I have been a Catholic my entire life. When I was in a private, Catholic elementary school, I was taught the stories of the Bible, the Commandments, and the underlying fact that Jesus loves everyone unconditionally to the point where he was willing to die for mankind. In Catholic high school, I learned the lives of the saints, Church doctrine, and applying faith into every aspect of my life. Throughout my life, I have received the spiritual groundwork from my parents, teachers, priests, and community in order to build a strong foundation for my faith. And with every step along the way to my life-time faith journey, there are always bumps in the road, the spiritual lows that plague me every now and then.
But in the past several weeks, my heart repetitively breaks whenever a new scandal collides with the hot, merciless press. With every article I read, a report I watch, or anything I hear, I have realized that this is the most difficult time I have ever experienced to identify myself as a devout Catholic. This does not mean that I do not consider myself a devout Catholic; it just means that at the present moment, I have found it incredibly difficult to do so.
I have spent my whole life in awe of an indescribable, omnipotent God who has created our beautiful world. But maybe I have a hyper-optimistic approach that has made me naive and inconsiderate to the sin that has corrupted men of the Church for centuries. Maybe I forgot the decades of false Popes that resided in Avignon, the corrupt Church officials who sought funds in return for indulgences, or the Church's efforts to silence Galileo's discovery of a heliocentric universe because it did not agree with their teaching. Despite the centuries upon centuries which these events have occurred, it is important to rightfully criticize wrongful action within the man-made and therefore imperfect Church.
I can add the recent scandals of covering decades of sexual abuse to the list of shameful actions which the Catholic Church has submitted itself to. It does not make me more or less of a Catholic to feel enraged about these scandals.

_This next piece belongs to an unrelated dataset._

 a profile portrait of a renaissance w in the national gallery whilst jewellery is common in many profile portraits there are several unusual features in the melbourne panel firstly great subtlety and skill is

Rather, it lets me put my faith into a much more realistic context by realizing that the Church can be unjust, wrong, and hypocritical at times.
While recognizing this, it is also important to distinguish that the Church's teachings, which stem directly from the words of Christ himself or the divine intervention of Church dogma, are infallible even if the men of the Church's hierarchy are deeply flawed.
Additionally, the recent reports that have circulated in the past month or so do not reflect the entirety of the Church or her priests. I have an unexplainable privilege to have met and even befriended amazing priests, religious brothers, and sisters of the Church, and I pray that the stereotypes that falsely label each and every one of them as bad do not discourage them from continuing their teachings that have inspired me and made me into the person I am today.
And also, I pray that the Church can come forward with the utmost honesty and integrity that she, as Christ's teaching authority on Earth, deserves. Otherwise, the Church cannot genuinely grow through following Christ.